** start of Extracted material **

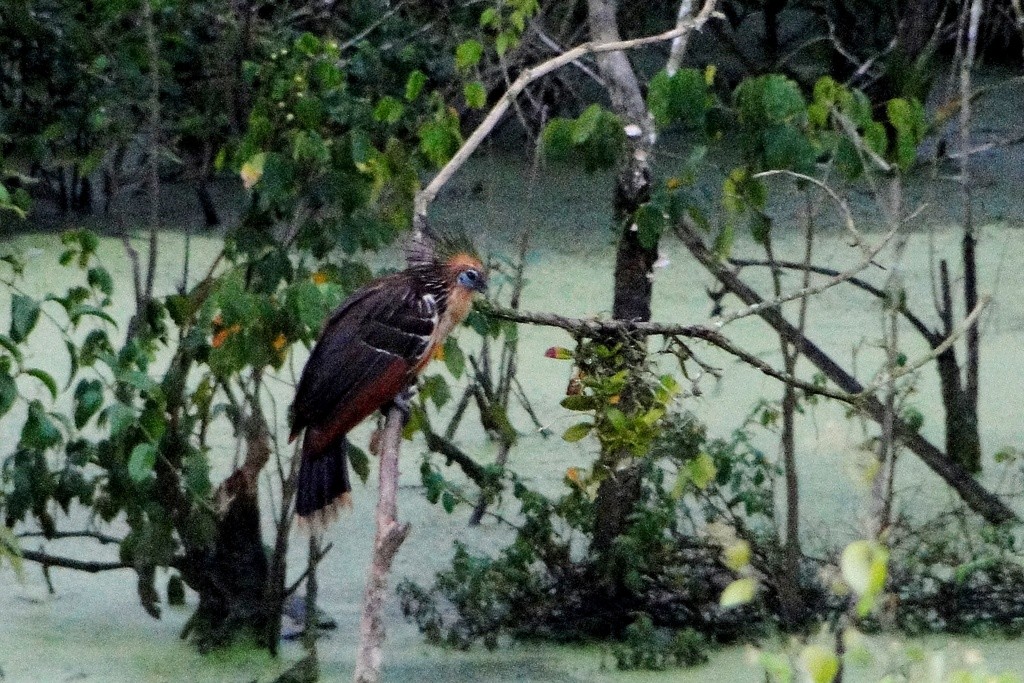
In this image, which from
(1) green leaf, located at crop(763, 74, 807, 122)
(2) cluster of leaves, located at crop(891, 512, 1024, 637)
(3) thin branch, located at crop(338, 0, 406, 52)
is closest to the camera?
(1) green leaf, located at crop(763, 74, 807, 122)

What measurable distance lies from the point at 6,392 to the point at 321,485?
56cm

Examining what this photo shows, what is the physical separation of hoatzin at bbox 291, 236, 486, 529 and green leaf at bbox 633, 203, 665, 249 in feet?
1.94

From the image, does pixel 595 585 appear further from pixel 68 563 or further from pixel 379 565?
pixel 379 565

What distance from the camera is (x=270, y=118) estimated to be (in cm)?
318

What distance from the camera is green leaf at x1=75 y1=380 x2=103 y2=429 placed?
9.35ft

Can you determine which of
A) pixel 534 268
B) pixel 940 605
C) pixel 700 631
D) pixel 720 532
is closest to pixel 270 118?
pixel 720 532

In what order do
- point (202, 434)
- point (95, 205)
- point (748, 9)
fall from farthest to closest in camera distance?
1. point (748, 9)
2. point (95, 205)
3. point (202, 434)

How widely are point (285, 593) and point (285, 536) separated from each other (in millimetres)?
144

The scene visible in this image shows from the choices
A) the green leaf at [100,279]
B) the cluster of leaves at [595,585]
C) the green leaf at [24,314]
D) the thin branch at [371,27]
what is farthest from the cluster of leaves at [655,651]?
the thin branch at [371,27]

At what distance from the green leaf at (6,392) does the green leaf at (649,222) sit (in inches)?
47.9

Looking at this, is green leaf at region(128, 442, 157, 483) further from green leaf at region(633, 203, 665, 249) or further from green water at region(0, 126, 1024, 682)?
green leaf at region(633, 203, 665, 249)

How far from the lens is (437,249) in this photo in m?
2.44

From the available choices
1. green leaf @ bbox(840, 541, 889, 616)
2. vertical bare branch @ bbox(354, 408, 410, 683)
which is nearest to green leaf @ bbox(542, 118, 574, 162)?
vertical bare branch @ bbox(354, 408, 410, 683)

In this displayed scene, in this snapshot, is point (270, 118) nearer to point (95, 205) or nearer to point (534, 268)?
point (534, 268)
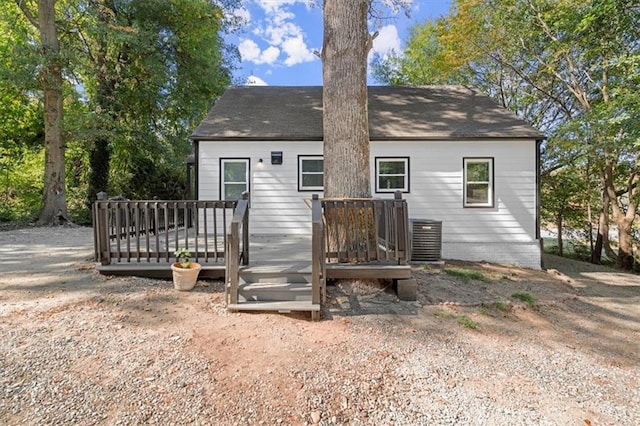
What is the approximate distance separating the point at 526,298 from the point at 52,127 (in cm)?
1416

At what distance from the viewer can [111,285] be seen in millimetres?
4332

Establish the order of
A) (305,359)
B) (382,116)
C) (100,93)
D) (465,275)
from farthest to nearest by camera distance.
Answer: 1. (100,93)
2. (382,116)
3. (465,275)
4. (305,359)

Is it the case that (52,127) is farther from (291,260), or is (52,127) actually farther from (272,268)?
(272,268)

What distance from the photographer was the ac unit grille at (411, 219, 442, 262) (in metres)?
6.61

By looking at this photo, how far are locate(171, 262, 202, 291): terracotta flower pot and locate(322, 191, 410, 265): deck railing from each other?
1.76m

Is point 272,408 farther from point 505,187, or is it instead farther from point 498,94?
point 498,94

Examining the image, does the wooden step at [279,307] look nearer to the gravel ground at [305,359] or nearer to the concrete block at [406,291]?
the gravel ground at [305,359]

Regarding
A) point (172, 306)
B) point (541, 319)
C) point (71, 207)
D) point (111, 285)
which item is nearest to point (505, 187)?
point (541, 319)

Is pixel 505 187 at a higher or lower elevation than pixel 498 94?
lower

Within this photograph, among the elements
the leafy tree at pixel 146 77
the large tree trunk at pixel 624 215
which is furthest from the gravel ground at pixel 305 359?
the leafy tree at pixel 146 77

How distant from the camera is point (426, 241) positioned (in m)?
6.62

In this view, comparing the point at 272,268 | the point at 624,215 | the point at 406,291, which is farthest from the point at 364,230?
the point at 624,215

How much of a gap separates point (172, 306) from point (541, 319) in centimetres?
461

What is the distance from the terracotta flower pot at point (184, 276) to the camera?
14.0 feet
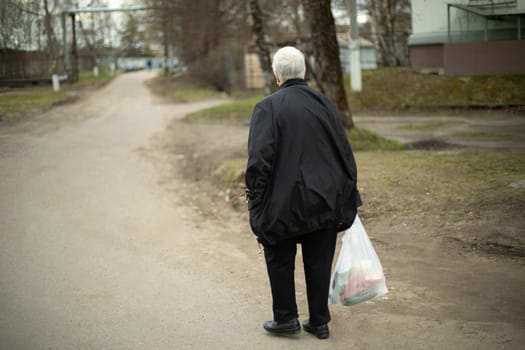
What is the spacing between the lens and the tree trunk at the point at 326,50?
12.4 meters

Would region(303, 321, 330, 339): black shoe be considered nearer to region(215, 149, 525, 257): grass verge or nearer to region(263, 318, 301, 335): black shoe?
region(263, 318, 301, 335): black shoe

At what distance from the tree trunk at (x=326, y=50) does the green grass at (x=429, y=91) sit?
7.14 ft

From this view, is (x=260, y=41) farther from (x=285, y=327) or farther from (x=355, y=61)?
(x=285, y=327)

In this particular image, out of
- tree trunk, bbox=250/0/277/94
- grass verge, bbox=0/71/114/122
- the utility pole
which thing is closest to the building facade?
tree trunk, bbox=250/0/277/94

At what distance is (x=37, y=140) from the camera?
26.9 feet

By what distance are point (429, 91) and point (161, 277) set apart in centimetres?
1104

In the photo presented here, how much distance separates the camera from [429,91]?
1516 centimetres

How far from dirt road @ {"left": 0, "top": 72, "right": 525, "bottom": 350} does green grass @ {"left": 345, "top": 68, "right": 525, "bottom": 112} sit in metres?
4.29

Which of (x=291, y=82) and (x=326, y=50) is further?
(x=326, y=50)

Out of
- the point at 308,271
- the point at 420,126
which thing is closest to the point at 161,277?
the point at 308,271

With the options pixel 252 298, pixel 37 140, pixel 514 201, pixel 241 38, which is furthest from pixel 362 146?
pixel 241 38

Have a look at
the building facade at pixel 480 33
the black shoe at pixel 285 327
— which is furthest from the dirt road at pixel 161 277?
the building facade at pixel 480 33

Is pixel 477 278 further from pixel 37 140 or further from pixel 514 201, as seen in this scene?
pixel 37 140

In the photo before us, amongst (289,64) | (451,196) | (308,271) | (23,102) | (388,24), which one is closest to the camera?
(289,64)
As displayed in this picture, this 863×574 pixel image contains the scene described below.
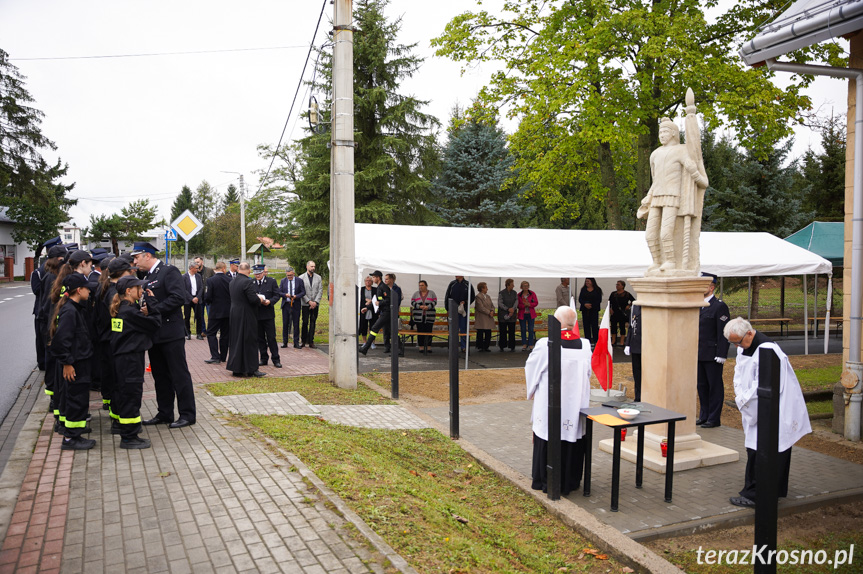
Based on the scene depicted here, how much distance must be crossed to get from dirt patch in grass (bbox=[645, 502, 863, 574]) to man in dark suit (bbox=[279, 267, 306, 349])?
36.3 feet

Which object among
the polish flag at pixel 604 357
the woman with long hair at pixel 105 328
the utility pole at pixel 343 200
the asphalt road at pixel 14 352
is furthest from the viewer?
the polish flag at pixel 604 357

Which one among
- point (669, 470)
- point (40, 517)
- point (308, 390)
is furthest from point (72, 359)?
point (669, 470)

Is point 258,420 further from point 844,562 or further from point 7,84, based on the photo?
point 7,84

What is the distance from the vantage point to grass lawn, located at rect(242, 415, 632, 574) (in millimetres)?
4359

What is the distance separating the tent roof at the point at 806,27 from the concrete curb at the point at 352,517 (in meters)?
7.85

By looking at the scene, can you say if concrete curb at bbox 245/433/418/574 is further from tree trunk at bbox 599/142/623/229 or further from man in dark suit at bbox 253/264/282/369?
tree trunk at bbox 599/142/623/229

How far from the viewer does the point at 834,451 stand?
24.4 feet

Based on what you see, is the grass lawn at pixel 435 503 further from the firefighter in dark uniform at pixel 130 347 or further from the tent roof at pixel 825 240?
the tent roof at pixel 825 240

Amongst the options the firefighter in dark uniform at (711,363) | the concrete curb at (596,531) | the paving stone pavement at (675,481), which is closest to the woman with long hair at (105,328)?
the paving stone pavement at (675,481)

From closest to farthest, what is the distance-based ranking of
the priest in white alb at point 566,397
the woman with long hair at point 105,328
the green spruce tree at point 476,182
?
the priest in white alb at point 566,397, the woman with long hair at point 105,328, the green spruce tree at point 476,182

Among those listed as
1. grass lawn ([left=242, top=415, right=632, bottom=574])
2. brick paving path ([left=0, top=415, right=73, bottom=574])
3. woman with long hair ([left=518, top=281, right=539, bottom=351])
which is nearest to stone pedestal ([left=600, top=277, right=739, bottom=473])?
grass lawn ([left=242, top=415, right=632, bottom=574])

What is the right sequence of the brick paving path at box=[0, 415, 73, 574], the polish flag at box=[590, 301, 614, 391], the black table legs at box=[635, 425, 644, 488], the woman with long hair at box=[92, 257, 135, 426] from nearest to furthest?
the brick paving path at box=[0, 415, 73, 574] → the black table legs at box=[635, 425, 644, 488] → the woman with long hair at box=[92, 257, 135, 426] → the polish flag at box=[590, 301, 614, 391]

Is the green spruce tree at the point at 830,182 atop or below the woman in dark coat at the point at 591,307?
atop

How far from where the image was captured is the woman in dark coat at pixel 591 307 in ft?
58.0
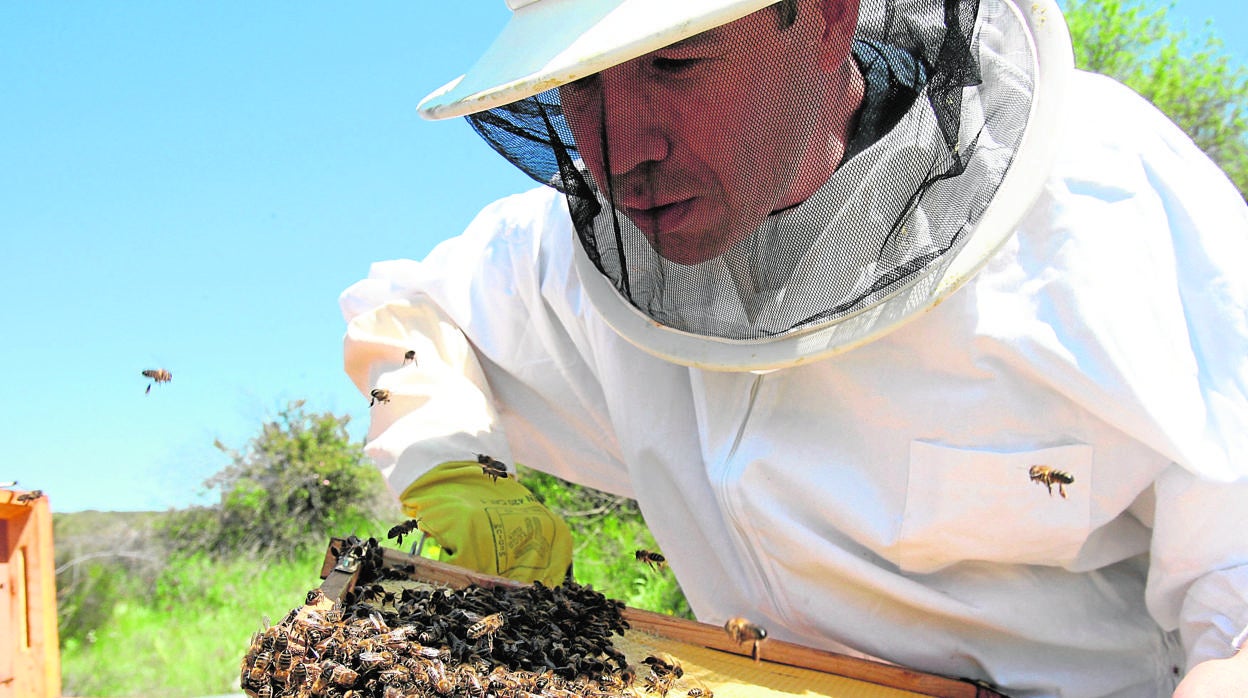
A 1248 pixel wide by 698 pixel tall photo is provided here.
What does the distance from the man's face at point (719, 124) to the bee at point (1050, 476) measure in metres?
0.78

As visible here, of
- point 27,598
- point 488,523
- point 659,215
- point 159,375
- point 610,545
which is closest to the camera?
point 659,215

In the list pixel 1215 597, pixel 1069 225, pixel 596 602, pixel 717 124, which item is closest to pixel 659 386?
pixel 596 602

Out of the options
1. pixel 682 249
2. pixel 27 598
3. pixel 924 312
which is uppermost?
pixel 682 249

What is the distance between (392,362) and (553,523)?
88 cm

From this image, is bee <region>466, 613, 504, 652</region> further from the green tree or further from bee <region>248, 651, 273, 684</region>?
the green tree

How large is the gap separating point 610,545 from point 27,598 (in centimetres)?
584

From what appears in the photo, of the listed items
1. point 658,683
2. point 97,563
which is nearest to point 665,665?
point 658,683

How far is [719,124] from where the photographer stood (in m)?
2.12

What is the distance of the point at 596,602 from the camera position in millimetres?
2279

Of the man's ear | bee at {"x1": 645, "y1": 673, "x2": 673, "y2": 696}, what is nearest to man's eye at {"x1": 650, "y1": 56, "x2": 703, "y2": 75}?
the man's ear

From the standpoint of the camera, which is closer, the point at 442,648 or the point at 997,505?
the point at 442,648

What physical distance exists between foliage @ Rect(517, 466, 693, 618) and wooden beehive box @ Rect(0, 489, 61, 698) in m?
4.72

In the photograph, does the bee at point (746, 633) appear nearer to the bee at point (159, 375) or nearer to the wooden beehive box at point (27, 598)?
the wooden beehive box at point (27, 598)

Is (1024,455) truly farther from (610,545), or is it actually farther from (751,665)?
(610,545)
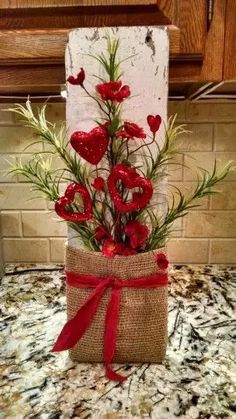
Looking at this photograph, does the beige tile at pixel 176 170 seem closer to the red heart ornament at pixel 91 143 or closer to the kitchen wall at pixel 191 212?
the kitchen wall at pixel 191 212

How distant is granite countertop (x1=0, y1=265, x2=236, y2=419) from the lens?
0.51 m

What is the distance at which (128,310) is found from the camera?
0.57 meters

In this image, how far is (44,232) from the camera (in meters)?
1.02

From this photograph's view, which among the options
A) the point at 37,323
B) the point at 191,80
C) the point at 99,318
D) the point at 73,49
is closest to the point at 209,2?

** end of Extracted material **

Problem to work on
Output an exact copy of the lines from the one with "Is (1024,455) truly" through the closing line of the records, inclusive, without any images.

Solution below
Is (1024,455) truly farther from (610,545), or is it actually farther from (751,665)?
(610,545)
Looking at this photograph, does the beige tile at pixel 176 170 seem closer to the red heart ornament at pixel 91 143 or closer to the kitchen wall at pixel 191 212?
the kitchen wall at pixel 191 212

How distant is granite countertop (x1=0, y1=265, x2=236, y2=419) from the lens?
0.51 m

What is the distance at which (128,310) is found from the camera?
0.57 meters

In this image, how far is (44,232) from the camera (in meters)?
1.02

From this photograph's view, which among the options
A) the point at 37,323
B) the point at 191,80
C) the point at 99,318
D) the point at 73,49
is closest to the point at 209,2?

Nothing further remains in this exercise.